Well we haven’t even got CPOE systems in more than a small percentage of hospitals (4%-15% depending on who you believe) and their validity as a major weapon against medical errors is already being questioned. A study in Annals of Internal Medicine looked at all medication orders in a large hospital in Chicago, over the course of one week in 2002 and tried to figure out what difference a CPOE system would have made had one been in place:
- A total of 1111 prescribing errors were identified (62.4 errors per 1000 medication orders), most occurring on admission (64%). Of these, 30.8% were rated clinically significant and were most frequently related to anti-infective medication orders, incorrect dose, and medication knowledge deficiency. Of all verified prescribing errors, 64.4% were rated as likely to be prevented with CPOE (including 43% of the potentially harmful errors), 13.2% unlikely to be prevented with CPOE, and 22.4% possibly prevented with CPOE depending on specific CPOE system characteristics.

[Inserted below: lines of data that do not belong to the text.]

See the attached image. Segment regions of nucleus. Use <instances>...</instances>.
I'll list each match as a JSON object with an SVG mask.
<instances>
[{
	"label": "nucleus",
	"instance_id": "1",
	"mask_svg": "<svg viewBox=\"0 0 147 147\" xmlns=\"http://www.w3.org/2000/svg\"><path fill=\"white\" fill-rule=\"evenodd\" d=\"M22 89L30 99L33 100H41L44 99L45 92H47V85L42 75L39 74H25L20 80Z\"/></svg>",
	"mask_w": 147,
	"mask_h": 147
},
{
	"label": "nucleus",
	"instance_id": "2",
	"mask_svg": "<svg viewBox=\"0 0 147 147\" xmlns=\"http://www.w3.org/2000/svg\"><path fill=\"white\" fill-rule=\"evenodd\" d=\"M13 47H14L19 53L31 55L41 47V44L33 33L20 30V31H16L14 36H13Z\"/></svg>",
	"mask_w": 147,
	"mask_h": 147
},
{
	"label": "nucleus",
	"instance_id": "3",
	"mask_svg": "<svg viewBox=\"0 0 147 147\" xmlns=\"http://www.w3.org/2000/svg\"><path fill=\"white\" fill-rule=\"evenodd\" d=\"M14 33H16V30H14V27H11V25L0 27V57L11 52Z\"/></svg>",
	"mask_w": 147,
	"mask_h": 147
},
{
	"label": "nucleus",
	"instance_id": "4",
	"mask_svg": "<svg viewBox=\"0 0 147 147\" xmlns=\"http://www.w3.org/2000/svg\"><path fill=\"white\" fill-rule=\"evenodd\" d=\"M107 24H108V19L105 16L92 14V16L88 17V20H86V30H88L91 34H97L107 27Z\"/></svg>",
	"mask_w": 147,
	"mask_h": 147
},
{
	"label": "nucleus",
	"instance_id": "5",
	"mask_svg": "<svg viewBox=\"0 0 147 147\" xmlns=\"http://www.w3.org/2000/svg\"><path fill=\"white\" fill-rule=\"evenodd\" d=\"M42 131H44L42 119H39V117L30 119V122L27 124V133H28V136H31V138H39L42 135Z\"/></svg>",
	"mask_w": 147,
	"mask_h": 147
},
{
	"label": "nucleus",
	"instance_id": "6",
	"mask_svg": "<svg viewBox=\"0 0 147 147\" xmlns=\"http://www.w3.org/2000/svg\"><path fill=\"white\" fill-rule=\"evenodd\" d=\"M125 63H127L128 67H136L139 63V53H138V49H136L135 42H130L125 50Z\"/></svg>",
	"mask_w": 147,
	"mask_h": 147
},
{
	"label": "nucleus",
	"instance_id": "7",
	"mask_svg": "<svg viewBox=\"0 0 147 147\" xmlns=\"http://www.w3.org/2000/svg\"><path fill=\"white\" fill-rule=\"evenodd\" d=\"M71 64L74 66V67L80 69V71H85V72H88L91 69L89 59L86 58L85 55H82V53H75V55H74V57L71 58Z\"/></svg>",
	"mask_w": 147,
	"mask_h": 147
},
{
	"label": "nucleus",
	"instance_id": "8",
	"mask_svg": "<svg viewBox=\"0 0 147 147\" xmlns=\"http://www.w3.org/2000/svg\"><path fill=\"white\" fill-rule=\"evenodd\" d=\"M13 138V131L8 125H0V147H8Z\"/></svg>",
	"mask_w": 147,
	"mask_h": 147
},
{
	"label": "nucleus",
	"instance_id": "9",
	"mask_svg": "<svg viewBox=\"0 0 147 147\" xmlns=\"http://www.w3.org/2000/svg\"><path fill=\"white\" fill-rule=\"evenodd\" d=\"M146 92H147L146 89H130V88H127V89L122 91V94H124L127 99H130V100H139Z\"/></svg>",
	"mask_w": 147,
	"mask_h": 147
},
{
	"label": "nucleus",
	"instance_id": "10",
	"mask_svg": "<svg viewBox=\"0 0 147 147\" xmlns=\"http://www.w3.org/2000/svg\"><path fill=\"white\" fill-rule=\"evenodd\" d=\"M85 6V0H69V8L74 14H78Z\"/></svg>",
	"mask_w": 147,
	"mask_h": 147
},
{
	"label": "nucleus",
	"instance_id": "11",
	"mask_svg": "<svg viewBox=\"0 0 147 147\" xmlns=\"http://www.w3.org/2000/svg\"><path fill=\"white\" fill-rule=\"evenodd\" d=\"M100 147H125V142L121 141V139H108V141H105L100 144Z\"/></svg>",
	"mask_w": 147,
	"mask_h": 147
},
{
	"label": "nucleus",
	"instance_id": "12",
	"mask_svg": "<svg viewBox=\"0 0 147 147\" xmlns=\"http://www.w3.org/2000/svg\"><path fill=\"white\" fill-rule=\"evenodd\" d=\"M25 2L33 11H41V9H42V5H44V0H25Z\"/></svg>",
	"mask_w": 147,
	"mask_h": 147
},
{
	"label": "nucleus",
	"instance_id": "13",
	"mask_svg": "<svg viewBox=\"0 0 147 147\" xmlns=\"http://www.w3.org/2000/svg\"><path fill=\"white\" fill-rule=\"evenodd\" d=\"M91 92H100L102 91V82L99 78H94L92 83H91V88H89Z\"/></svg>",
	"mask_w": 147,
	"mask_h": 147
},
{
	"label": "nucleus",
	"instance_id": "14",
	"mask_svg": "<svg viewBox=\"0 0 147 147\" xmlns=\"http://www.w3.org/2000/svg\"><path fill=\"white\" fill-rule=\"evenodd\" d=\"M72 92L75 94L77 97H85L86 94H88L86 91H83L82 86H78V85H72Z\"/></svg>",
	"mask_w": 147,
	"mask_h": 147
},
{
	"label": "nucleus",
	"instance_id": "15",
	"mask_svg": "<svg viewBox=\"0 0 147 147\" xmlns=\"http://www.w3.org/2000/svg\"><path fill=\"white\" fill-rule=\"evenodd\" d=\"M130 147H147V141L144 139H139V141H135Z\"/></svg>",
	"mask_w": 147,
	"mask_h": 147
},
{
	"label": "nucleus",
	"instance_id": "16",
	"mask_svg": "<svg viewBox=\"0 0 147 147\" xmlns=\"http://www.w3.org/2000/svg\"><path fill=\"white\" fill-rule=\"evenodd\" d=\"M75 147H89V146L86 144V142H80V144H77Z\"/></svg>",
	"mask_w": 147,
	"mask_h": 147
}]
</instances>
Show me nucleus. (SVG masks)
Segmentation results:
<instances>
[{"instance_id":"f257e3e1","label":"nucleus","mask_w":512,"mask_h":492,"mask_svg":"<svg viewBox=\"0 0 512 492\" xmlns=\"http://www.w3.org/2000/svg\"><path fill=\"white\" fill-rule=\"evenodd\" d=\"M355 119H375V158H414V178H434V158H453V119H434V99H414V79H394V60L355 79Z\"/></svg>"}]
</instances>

As the authors note somewhat dryly:
- Prescribing errors are common in the hospital setting
The implications are laid out in this article in Health-IT World. Some half of the serious medication errors would not be caught by a standard CPOE system unless it had high level decision support software combined with it. In fact most CPOE systems do, even if the authors study poo-poos them.
The issue in practice is that if you set the warning levels too low, the clinicians can make errors. If you set them too high, the physicians just hit over-ride all the time, and make errors. Physicians and hospital IT folks I’ve talked to about CPOE have tended to start on the lowest levels of “warnings” and slowly ratchet up. But any computer use needs intelligence, and CPOE is no exception. That doesn’t mean that it shouldn’t be tried, and slowly it will become more common.